Existing research has pointed to a potential association between psychiatric conditions, such as schizophrenia and bipolar disorder, and acceleration of the aging process. This investigation attempted to determine whether PTSD might show a similar association by analyzing previously published studies related to PTSD and aging, going back to 2000.
There is no standardized definition of premature aging, also known as accelerated senescence. For guidance, the researchers looked at early aging phenomena associated with non-psychiatric conditions, such as Hutchinson-Gilford progeria syndrome, HIV infection and Down’s syndrome.
The majority of evidence fell into three categories: biological indicators or biomarkers, such as leukocyte telomere length (LTL), (a complex genetic trait associated with aging), earlier occurrence or higher prevalence of medical conditions associated with advanced age and premature death.

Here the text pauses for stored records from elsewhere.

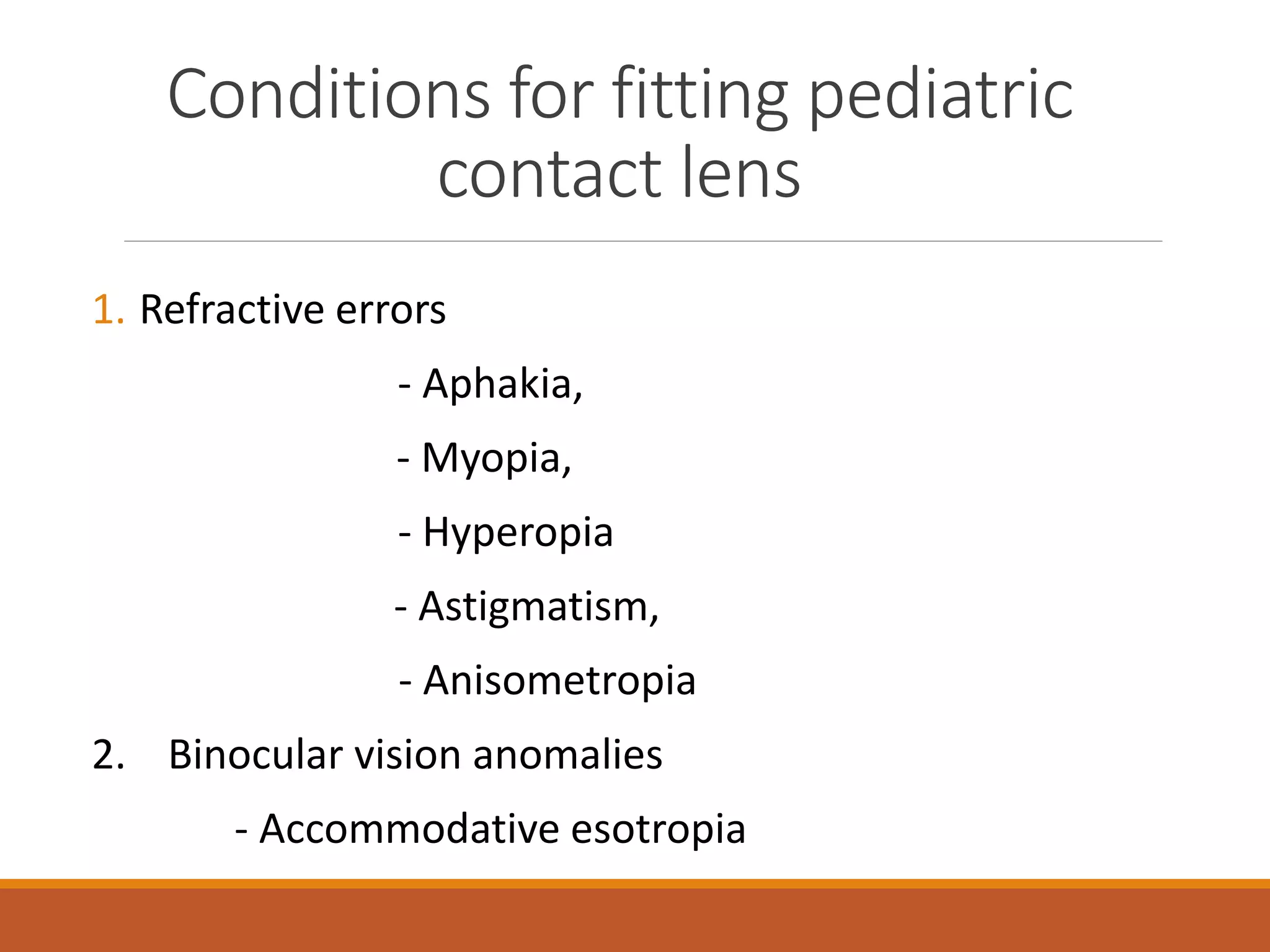 Conditions for fitting pediatric contact lens

1. Refractive errors

- Aphakia,

- Myopia,

- Hyperopia

- Astigmatism,

- Anisometropia

2. Binocular vision anomalies

- Accommodative esotropia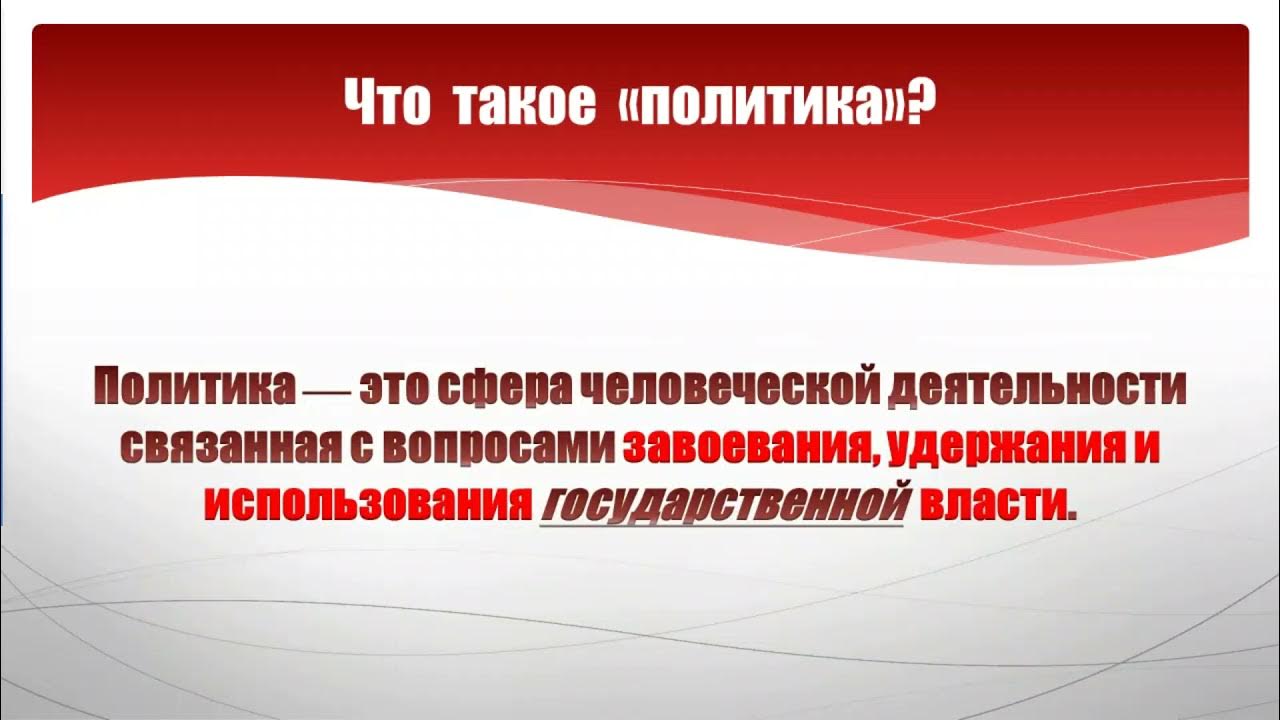 Что такое «политика»?

Политика — это сфера человеческой деятельности связанная с вопросами завоевания, удержания и использования государственной власти.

The scientists found consistent evidence of changes in telomeres in people with PTSD as well as increased pro-inflammatory markers associated with PTSD. Their analysis revealed that PTSD was present alongside several targeted conditions associated with normal aging, including cardiovascular disease, type 2 diabetes, gastrointestinal ulcer disease and dementia. There was also a mild-to-moderate association of PTSD with earlier mortality, consistent with an early onset or acceleration of aging in PTSD.
“These findings do not speak to whether accelerated aging is specific to PTSD, but they do argue the need to re-conceptualize PTSD as something more than a mental illness,” said first author James B. Lohr, MD, professor of psychiatry. “Early senescence, increased medical morbidity and premature mortality in PTSD have implications in health care beyond simply treating PTSD symptoms. Our findings warrant a deeper look at this phenomenon and a more integrated medical-psychiatric approach to their care.”
However, researchers caution that more long-term studies are needed to directly demonstrate accelerated aging in people with PTSD and to determine why.